By some estimates, around a third of law enforcement agencies in the United States now use the sequential format, says John Wixted, PhD, a psychologist at the University of California, San Diego. But, he says, that switch might have been a mistake.
Wixted is one of several scientists, along with Clark and Scott Gronlund, PhD, a psychologist at the University of Oklahoma, who have championed a statistical method called receiver operating characteristic (ROC) analysis, a method widely used in other fields to measure the accuracy of diagnostic systems.
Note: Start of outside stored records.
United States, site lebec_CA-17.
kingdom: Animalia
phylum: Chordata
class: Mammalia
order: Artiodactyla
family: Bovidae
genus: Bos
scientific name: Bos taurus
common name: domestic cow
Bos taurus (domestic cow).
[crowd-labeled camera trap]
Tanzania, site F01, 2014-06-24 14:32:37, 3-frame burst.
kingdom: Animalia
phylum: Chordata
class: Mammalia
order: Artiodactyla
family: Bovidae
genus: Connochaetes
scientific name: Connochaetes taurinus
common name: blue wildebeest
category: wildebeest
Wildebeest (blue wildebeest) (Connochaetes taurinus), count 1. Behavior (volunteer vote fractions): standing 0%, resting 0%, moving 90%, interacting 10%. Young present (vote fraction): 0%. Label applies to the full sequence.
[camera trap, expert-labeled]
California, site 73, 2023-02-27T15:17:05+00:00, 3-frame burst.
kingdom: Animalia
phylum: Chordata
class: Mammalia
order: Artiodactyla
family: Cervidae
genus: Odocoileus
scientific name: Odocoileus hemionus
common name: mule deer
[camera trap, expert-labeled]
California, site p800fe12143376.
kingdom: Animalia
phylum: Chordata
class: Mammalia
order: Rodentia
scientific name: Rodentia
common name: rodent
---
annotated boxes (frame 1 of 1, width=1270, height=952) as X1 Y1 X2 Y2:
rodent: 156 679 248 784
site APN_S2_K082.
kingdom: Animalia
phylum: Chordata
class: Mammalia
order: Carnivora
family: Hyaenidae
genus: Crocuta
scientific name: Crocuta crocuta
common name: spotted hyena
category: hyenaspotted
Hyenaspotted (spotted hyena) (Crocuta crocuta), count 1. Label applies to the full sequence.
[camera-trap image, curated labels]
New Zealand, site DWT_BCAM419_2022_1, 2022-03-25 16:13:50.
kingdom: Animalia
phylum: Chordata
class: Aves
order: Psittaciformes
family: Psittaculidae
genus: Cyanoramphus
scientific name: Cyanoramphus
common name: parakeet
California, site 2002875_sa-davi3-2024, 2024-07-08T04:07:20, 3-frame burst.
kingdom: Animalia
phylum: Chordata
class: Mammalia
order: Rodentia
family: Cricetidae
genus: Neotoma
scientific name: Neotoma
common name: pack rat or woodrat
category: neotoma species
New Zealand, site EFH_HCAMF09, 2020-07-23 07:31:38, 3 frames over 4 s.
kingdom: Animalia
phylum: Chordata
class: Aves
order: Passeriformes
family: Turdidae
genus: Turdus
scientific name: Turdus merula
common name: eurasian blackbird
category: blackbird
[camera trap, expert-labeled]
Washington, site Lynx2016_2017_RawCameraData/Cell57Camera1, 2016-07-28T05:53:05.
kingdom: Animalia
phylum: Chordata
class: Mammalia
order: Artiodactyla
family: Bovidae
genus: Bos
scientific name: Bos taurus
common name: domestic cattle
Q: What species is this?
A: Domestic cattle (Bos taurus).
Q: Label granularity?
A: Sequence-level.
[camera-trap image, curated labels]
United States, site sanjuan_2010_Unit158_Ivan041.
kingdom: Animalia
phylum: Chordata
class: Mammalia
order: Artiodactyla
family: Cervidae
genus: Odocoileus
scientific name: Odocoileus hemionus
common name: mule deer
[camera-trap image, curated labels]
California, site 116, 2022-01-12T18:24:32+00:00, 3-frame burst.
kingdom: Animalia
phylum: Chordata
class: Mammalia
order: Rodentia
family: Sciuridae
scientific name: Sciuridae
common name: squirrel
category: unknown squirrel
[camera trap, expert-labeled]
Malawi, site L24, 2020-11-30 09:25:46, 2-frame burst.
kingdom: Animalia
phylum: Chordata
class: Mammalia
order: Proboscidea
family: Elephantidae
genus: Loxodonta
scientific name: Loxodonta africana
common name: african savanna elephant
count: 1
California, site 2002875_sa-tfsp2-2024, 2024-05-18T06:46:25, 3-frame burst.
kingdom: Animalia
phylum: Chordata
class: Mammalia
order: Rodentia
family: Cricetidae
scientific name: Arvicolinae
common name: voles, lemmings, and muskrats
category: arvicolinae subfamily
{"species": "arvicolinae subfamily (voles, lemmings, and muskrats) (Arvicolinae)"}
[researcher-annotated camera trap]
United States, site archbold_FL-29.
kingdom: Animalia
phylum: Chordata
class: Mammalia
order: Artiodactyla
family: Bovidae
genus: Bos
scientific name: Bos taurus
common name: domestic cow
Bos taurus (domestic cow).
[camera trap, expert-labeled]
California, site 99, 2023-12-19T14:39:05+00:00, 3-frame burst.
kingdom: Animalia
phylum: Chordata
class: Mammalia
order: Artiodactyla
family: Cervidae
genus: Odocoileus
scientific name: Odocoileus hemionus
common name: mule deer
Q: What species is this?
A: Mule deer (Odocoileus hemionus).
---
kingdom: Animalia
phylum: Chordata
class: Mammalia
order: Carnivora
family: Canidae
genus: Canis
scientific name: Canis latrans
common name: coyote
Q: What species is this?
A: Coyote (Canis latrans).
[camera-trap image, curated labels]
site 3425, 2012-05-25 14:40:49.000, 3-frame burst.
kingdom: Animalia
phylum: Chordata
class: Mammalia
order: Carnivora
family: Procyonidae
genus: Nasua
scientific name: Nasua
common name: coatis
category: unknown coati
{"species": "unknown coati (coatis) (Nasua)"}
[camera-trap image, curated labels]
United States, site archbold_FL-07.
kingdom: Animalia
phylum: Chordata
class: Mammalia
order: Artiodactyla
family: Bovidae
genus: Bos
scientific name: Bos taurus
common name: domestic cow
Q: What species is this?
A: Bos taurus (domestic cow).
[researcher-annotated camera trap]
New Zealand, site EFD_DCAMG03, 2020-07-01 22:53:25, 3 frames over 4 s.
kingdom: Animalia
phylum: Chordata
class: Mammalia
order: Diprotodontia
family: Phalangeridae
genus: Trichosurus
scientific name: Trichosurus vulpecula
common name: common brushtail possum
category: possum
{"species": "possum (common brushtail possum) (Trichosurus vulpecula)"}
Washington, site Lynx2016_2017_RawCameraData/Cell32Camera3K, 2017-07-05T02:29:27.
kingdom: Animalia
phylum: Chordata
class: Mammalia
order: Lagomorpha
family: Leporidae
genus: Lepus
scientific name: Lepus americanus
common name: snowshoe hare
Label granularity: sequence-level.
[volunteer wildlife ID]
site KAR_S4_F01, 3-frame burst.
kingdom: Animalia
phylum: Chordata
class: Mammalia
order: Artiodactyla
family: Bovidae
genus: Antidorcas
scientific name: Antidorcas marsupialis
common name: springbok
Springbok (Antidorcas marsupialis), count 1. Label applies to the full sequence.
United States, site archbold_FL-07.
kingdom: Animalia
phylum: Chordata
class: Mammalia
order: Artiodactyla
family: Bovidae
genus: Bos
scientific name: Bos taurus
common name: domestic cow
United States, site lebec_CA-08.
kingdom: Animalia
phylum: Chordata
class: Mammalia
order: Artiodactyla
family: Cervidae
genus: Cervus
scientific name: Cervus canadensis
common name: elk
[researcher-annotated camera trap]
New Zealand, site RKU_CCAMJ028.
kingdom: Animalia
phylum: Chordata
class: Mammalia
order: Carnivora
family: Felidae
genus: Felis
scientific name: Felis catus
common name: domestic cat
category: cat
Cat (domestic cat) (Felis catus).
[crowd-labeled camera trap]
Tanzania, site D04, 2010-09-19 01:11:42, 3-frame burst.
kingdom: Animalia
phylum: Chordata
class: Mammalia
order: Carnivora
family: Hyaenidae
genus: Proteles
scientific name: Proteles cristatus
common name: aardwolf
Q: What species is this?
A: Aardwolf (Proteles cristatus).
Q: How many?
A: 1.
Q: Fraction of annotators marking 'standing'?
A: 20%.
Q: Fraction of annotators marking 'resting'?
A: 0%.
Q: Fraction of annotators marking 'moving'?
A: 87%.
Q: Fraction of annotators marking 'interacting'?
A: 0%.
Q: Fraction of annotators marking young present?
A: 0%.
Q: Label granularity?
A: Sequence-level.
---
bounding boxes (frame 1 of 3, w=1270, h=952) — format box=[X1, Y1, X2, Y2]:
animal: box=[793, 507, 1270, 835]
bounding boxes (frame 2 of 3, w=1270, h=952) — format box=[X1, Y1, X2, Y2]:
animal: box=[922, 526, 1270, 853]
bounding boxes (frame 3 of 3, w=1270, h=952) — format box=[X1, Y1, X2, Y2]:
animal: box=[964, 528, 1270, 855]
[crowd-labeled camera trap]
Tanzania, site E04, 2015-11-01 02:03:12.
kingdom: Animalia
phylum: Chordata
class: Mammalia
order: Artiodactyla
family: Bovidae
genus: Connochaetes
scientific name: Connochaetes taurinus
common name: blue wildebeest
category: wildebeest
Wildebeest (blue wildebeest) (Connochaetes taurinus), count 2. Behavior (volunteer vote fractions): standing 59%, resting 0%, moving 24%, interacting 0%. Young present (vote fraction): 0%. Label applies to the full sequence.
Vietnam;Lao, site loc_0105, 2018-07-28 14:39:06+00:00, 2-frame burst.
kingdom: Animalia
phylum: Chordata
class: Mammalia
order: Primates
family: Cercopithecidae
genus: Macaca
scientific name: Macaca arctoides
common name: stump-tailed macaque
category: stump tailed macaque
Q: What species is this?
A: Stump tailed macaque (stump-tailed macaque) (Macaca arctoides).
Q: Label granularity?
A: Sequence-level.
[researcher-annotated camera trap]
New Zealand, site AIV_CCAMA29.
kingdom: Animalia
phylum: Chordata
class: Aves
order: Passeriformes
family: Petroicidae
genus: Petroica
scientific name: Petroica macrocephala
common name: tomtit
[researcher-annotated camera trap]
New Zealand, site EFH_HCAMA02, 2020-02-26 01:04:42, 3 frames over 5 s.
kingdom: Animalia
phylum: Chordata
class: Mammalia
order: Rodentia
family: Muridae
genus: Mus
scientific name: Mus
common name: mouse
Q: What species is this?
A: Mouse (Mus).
Using that analysis, sequential lineups don't appear to be beneficial -- and might lead to slightly more misidentifications than simultaneous lineups, Gronlund and Wixted have reported (Current Directions in Psychological Science, 2014). The problem, they say, is that previous analytical methods confounded accuracy with a witness's willingness to choose a suspect. In other words, sequential lineups seem to make people less likely to make a choice at all. But when they do pick a suspect, they might be at greater risk of making the wrong choice. "It turns out sequential lineups are inferior," says Wixted.
And what about eyewitness confidence?
For many years, researchers didn't think an eyewitness's confidence revealed much about his or her accuracy in identifying a suspect, says Wixted. A confident eyewitness could be just as likely to get the ID right -- or wrong -- as a less confident witness. But in the last two decades, numerous analyses have converged on the fact that eyewitness confidence is actually a strong indicator of accuracy.